**EXERCISE**
Each entry below is to be extracted exactly.

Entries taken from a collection
* * * * * * * * *

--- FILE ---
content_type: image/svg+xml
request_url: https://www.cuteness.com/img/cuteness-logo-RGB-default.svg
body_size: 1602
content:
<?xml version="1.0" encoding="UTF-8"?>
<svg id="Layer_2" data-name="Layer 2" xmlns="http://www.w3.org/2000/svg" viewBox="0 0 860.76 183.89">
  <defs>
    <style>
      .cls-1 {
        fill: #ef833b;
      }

* * * * * * * * *

**COMPLETED EXERCISE**
--- FILE ---
content_type: image/svg+xml
request_url: https://www.cuteness.com/img/cuteness-logo-RGB-default.svg
body_size: 1602
content:
<?xml version="1.0" encoding="UTF-8"?>
<svg id="Layer_2" data-name="Layer 2" xmlns="http://www.w3.org/2000/svg" viewBox="0 0 860.76 183.89">
  <defs>
    <style>
      .cls-1 {
        fill: #ef833b;
      }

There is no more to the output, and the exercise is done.